If I did it right this is very good news. I cannot actually say if the L output behaviour follows linearly the linearly interpolated patches, but one can say there is no ringing or any undesired unstable behaviour between seen patches.

Tomorrow I will do the same with some more colorful patches, and will answer your comments.

Regards

Guillermo Luijk · « **Reply #62 on:** June 08, 2019, 06:51:36 pm »

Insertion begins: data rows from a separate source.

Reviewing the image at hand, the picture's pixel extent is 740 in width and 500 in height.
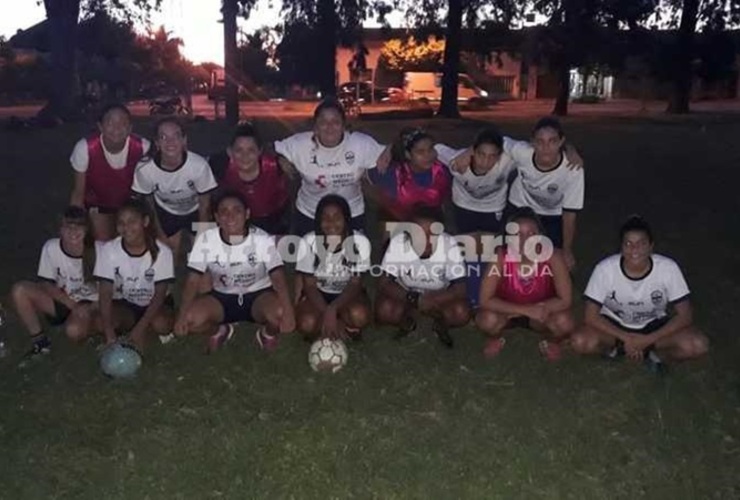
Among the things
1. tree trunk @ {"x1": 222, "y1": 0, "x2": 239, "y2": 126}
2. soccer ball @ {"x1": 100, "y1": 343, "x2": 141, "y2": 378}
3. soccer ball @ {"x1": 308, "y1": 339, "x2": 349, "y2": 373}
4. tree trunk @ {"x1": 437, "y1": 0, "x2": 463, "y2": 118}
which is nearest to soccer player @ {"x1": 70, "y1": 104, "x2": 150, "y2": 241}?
soccer ball @ {"x1": 100, "y1": 343, "x2": 141, "y2": 378}

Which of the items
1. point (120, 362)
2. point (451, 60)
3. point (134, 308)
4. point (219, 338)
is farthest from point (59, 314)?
point (451, 60)

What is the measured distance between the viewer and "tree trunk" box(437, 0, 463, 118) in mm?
32219

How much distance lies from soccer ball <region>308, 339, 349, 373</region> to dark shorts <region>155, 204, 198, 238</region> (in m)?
2.05

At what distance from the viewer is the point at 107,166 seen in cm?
699

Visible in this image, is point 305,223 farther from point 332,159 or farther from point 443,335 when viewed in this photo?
point 443,335

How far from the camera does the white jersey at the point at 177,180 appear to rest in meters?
6.85

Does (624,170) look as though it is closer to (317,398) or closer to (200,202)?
(200,202)

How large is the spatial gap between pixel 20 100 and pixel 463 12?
934 inches

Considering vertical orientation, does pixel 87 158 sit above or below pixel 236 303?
above

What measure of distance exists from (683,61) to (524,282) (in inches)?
1318

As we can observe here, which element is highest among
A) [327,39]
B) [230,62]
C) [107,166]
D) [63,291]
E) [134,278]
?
[327,39]

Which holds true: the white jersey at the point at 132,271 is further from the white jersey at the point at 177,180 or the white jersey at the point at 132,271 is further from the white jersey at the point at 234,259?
the white jersey at the point at 177,180

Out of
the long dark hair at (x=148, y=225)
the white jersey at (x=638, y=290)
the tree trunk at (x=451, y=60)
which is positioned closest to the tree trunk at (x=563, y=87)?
the tree trunk at (x=451, y=60)

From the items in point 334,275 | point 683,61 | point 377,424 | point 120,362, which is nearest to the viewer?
point 377,424
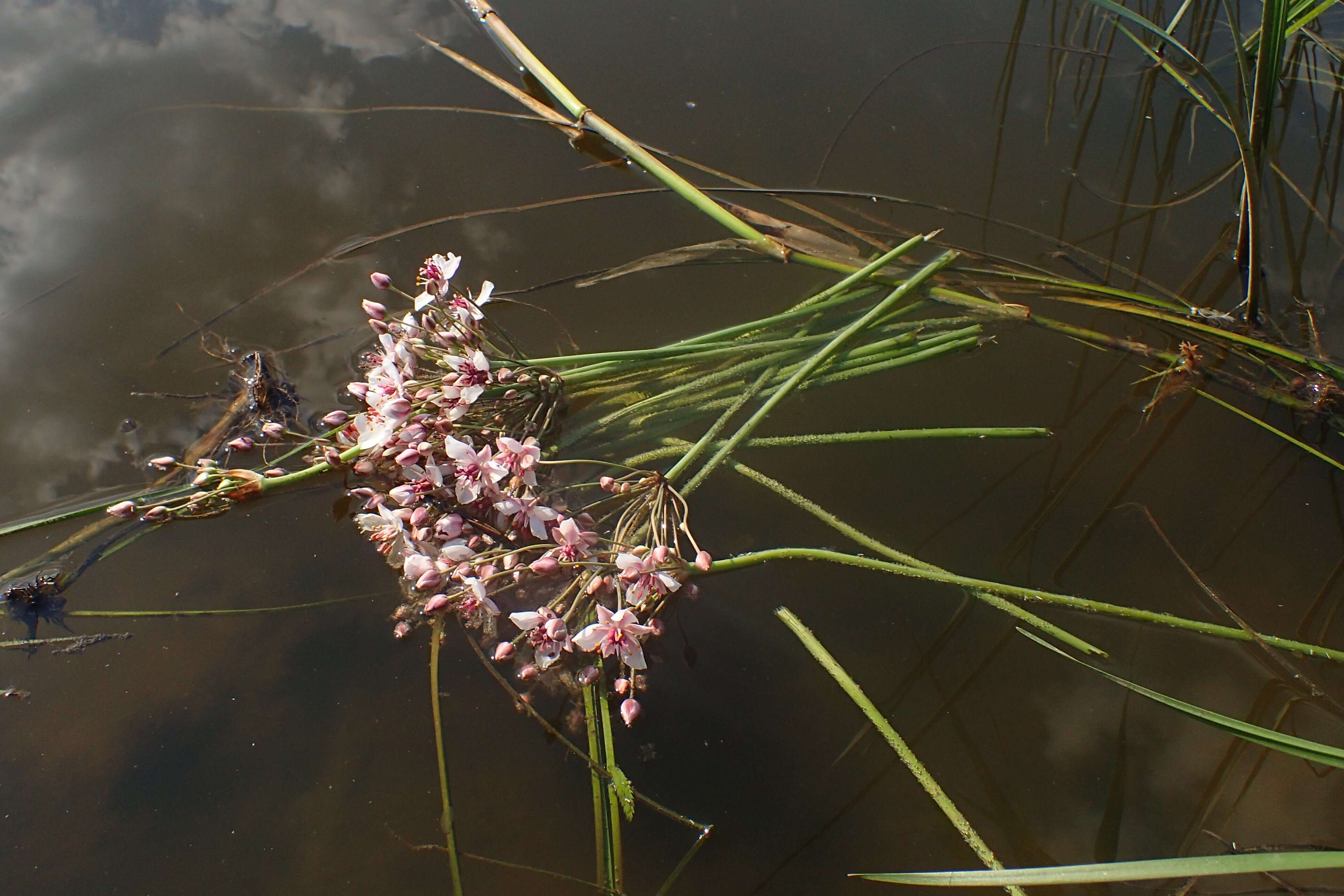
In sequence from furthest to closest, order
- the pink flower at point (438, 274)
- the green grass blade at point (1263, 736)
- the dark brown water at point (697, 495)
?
the pink flower at point (438, 274) < the dark brown water at point (697, 495) < the green grass blade at point (1263, 736)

Quote from: Jack Hogan on June 06, 2019, 03:20:40 am

I am curious as to how such a network would perform with a non-linear output activation function, say tanh since it seems to work well. I am asking because the neutrals are still not quite right - perhaps because L is not linear (identity)?

As far as I know, the preferred output activation function (this is the function used in the last layer, the one that provides the output values; L, a and b in our case) for numerical regression is the identity. In other words, it is the rest of the network which is in charge of modelling the non-linearities, the output layer just performs a linear combination over its inputs. Non-linear output activation functions (like sigmoid or tanh) are preferred for logistic regression problems (i.e. classification problems). But I can do a quick test using sigmoid and tanh in the output layer.

Quote from: Jack Hogan on June 06, 2019, 12:11:19 pm

For completeness the linear 3x3 matrix fit to the V3 reference spectro measurements results in the following:
dE76 mean = 3.569, dE76 median = 2.461, dE76 max = 21.709

That is clearly better, but in the same order of magnitude as the linear NN (MLP_XYZ_()).
With a fairly simple NN (MLP_XYZ_(3, 3)_tanh_identity) the NN beats the optimum linear fit.

MLP_XYZ_()_tanh_identity : ΔE_max = 33.6562 , ΔE_mean = 3.2097 , ΔE_median = 1.8020
MLP_XYZ_(3, 3)_tanh_identity : ΔE_max = 15.3840 , ΔE_mean = 2.4645 , ΔE_median = 1.8418
MLP_XYZ_(4, 4)_tanh_identity : ΔE_max = 11.2728 , ΔE_mean = 2.0082 , ΔE_median = 1.5386

Quote from: 32BT on June 06, 2019, 03:49:22 am

What we might be seeing is a combination of overfitting and the inability of the NN to properly represent the Lab gamma curve.

1. Overfitting
If you look at the attached annotation on your L graph, you can see we have outliers (the arrows) but not what seems as random deviation.

2. Gamma curve
In the same attachment in the circle you can see something that looks like ringing. I suspect that this is a result of an inability to properly represent Lab gamma. The tanh activation curve looks somewhat like the gamma curve, but isn't. (Nor is it a linear transition in case of XYZ).

Now, in my never humble opinion I would assess the results as follows:
(50, 50) allows too much variation in curves and fitting. There are several reasons you should NOT want to make the layers that large. One vitally important reason is that NN is supposed to encode patterns compactly that are either too large for us to comprehend or too hard for us to understand, or both. By applying large NN layers for what is essentially a really simple linear matrix conversion, we are not making the solution elegantly small and succinct.

So, in this case I would ask myself what would be necessary for the NN to better match the gamma curve (or the linear curve) which I suspect will better match the overall model without overfitting? Keeping it elegantly small?

My answer would be: add another hidden layer. The NN probably just needs another step for better matching the gamma curves. And, to keep it as small as possible, I would first try (4, 4, 4) and then if it confirms the suspicion, reduce to (4, 4, 3), (3, 4, 3), and maybe (3, 3, 3).

That's very interesting insights, will give them a try. But with deep NN like (200,200,200) the improvement was none, so surely the complexity of the NN was far beyond the complexity of the problem.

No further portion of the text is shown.